* **To be done**
Pick out each line in the records below that contains the word "fence", and copy those lines in full.

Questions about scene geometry
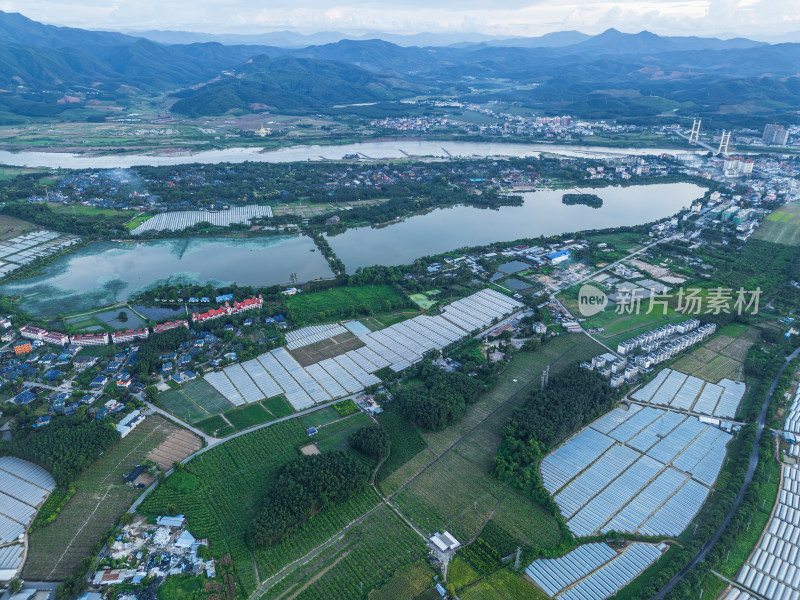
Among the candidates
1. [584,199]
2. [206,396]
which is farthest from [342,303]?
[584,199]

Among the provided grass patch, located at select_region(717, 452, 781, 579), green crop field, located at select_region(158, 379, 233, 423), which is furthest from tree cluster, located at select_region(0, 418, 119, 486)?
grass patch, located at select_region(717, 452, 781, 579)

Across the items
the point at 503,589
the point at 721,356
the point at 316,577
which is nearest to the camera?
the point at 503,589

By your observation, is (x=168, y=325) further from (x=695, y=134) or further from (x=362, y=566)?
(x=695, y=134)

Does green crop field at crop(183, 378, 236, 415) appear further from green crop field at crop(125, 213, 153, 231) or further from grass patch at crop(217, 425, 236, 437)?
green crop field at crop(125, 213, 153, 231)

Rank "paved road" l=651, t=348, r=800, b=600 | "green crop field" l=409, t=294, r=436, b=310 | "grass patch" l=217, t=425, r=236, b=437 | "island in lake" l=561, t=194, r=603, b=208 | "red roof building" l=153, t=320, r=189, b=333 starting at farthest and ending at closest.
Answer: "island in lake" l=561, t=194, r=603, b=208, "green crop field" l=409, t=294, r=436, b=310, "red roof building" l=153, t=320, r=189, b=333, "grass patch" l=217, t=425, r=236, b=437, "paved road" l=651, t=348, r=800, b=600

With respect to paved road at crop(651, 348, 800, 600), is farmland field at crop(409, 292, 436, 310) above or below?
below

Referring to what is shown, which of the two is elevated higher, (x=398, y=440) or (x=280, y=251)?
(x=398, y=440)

==

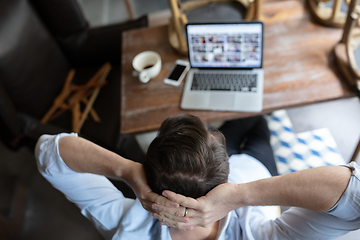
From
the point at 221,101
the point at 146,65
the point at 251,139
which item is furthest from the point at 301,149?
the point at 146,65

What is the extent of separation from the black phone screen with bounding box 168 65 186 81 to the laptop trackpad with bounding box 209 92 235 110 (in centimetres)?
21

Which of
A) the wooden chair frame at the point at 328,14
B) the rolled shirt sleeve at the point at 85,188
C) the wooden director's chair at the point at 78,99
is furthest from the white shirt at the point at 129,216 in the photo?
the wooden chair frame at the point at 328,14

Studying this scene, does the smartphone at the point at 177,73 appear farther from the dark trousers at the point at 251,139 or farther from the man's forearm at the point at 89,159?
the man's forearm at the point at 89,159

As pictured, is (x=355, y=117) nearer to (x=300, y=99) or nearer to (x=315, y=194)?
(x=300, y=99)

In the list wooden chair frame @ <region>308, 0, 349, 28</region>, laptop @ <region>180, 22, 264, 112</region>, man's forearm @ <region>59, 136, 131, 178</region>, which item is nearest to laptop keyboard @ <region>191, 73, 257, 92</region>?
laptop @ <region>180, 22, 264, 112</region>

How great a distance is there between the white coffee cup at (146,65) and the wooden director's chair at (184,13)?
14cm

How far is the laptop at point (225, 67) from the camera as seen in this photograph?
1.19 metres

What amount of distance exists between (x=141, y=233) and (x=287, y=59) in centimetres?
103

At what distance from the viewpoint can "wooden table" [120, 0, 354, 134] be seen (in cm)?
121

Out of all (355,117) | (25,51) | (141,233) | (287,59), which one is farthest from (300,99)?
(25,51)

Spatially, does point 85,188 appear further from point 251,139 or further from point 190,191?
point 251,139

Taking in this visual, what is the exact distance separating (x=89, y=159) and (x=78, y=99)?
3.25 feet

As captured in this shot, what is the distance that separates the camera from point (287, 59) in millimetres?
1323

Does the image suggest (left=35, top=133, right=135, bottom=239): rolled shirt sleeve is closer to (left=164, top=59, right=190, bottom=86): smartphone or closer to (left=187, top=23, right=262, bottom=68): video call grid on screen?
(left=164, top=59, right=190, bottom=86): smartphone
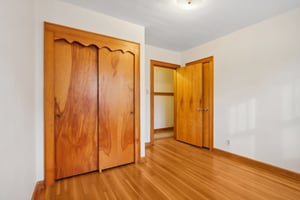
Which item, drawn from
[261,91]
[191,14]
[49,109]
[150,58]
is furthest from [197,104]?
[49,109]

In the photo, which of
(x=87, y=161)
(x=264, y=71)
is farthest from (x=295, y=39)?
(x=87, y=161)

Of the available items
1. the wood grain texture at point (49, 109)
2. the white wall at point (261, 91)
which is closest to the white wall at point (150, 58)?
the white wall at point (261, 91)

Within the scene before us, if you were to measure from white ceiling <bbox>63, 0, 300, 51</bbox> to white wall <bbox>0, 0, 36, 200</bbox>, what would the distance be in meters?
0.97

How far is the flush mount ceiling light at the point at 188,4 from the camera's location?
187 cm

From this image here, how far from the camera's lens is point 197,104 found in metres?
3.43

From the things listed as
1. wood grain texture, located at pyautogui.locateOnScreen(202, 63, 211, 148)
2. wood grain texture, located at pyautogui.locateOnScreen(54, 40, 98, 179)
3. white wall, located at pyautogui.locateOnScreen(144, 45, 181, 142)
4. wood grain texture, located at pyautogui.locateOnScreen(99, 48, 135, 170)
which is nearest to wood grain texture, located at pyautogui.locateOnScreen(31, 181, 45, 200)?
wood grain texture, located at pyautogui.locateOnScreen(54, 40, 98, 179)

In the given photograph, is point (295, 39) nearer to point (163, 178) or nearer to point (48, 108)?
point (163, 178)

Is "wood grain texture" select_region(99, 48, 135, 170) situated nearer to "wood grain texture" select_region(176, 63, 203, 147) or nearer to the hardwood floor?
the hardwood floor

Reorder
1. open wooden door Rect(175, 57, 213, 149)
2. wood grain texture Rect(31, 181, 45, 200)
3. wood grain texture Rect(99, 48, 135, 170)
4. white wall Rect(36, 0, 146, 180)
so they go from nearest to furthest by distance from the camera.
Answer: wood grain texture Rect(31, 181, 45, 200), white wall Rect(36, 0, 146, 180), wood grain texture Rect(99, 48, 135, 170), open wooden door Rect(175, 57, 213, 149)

---

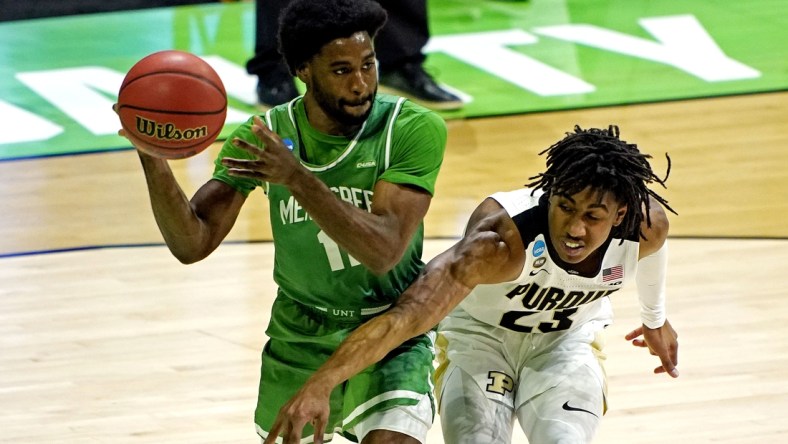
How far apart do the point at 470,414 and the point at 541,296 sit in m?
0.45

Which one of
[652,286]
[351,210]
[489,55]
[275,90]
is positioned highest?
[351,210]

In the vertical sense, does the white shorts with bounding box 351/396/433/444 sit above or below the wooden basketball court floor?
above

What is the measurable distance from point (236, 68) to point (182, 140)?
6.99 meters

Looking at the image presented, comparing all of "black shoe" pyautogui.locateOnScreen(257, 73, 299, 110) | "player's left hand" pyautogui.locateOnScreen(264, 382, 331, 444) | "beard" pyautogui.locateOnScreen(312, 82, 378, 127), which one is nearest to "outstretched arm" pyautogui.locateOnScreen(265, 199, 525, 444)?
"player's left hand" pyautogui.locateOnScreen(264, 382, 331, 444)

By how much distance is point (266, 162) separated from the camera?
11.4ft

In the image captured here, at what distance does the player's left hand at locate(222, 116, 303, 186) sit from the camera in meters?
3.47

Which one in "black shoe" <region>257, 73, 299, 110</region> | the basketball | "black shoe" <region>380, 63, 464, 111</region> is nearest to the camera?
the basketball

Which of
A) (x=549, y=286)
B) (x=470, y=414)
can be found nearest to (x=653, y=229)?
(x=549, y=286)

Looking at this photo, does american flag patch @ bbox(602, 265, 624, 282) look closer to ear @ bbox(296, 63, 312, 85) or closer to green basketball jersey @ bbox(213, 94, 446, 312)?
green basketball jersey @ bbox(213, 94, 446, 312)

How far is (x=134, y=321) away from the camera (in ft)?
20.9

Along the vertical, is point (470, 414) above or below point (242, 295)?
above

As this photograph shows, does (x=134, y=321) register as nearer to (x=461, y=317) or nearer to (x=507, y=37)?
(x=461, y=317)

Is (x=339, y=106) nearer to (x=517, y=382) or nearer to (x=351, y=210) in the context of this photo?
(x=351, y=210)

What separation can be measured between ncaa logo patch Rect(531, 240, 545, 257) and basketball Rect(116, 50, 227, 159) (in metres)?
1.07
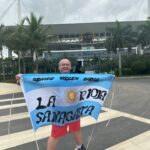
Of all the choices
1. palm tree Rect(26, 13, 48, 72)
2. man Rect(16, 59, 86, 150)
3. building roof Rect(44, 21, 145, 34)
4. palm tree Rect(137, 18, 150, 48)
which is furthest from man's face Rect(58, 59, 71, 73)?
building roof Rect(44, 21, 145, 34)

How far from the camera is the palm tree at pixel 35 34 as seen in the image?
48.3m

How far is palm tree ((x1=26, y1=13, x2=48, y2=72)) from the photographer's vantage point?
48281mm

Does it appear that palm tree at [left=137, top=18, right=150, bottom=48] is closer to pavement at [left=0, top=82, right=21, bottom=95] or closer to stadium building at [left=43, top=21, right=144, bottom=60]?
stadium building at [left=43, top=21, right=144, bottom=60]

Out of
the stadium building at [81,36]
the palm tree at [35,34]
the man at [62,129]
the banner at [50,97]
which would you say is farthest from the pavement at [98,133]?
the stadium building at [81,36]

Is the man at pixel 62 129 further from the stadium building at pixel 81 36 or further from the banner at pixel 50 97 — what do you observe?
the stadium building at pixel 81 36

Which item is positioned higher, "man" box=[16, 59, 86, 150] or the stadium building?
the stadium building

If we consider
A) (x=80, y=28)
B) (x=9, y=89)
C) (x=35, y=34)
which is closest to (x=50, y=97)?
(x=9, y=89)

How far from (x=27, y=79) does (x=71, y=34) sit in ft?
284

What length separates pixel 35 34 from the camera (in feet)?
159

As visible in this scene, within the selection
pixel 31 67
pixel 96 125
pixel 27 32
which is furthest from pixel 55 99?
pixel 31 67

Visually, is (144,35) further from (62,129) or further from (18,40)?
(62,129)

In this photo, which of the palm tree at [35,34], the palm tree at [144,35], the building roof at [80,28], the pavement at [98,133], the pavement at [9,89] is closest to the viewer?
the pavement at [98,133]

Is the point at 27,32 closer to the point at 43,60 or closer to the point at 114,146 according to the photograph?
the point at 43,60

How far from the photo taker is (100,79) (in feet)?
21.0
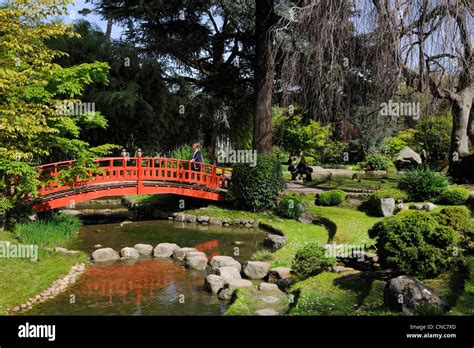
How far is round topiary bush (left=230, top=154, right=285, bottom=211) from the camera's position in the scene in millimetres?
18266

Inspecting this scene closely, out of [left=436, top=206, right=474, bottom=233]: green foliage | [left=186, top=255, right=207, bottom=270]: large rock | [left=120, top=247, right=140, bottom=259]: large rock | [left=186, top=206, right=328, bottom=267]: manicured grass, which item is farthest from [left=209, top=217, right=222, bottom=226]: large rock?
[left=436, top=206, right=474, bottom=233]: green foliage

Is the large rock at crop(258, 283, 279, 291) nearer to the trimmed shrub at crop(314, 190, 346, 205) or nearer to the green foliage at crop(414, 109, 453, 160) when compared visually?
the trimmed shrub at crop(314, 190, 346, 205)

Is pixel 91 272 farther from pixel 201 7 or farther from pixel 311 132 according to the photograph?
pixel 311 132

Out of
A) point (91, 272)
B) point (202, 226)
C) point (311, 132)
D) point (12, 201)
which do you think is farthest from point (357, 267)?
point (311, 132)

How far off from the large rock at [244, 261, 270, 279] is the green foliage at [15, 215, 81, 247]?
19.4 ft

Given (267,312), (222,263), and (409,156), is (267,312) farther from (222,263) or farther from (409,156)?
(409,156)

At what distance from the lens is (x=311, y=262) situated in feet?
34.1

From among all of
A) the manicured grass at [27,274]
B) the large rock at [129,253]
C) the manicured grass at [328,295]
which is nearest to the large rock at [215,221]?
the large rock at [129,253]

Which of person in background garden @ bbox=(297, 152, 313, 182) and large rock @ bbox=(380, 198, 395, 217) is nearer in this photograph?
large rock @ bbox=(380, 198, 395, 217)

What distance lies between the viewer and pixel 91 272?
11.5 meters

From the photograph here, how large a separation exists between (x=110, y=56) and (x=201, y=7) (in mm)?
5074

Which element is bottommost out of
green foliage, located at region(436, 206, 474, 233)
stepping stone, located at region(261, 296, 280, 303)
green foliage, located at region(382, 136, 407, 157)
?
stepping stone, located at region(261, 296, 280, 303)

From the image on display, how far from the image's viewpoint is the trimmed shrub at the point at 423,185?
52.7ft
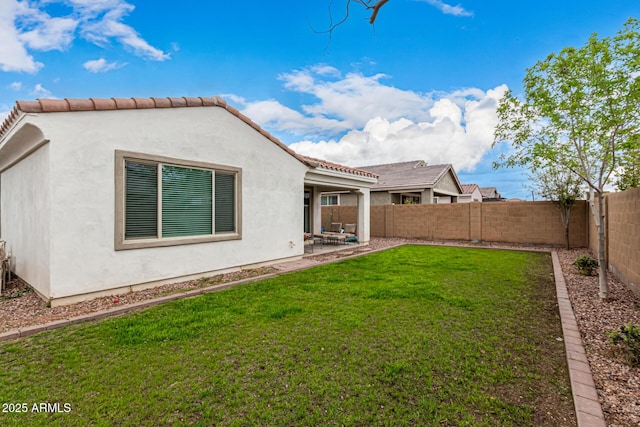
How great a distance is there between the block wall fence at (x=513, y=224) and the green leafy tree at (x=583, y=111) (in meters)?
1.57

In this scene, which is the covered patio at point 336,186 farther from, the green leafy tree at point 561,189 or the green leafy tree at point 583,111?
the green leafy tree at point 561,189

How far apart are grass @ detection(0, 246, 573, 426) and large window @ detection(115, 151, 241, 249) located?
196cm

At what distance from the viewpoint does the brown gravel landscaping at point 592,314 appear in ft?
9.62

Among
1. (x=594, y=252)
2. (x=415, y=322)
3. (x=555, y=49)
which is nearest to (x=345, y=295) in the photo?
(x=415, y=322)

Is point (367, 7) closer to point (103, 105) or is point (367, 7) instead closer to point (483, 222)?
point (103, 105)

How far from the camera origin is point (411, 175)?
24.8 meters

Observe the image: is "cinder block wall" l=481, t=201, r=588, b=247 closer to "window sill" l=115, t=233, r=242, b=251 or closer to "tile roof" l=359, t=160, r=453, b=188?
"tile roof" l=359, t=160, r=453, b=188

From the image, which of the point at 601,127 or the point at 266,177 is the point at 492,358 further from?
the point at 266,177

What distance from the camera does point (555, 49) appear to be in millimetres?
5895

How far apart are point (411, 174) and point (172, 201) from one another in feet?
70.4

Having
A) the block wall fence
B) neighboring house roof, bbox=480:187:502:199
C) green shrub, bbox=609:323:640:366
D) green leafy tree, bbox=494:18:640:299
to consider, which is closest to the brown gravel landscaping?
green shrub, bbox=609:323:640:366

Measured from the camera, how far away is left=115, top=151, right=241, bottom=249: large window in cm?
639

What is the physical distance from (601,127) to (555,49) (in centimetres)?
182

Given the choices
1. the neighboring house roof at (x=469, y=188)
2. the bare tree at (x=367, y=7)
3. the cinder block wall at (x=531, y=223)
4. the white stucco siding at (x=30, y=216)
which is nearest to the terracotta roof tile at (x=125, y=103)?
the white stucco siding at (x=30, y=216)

* **Finished answer**
How great a distance is there between the block wall fence at (x=513, y=224) and the green leafy tree at (x=583, y=111) (in meters)?
A) the block wall fence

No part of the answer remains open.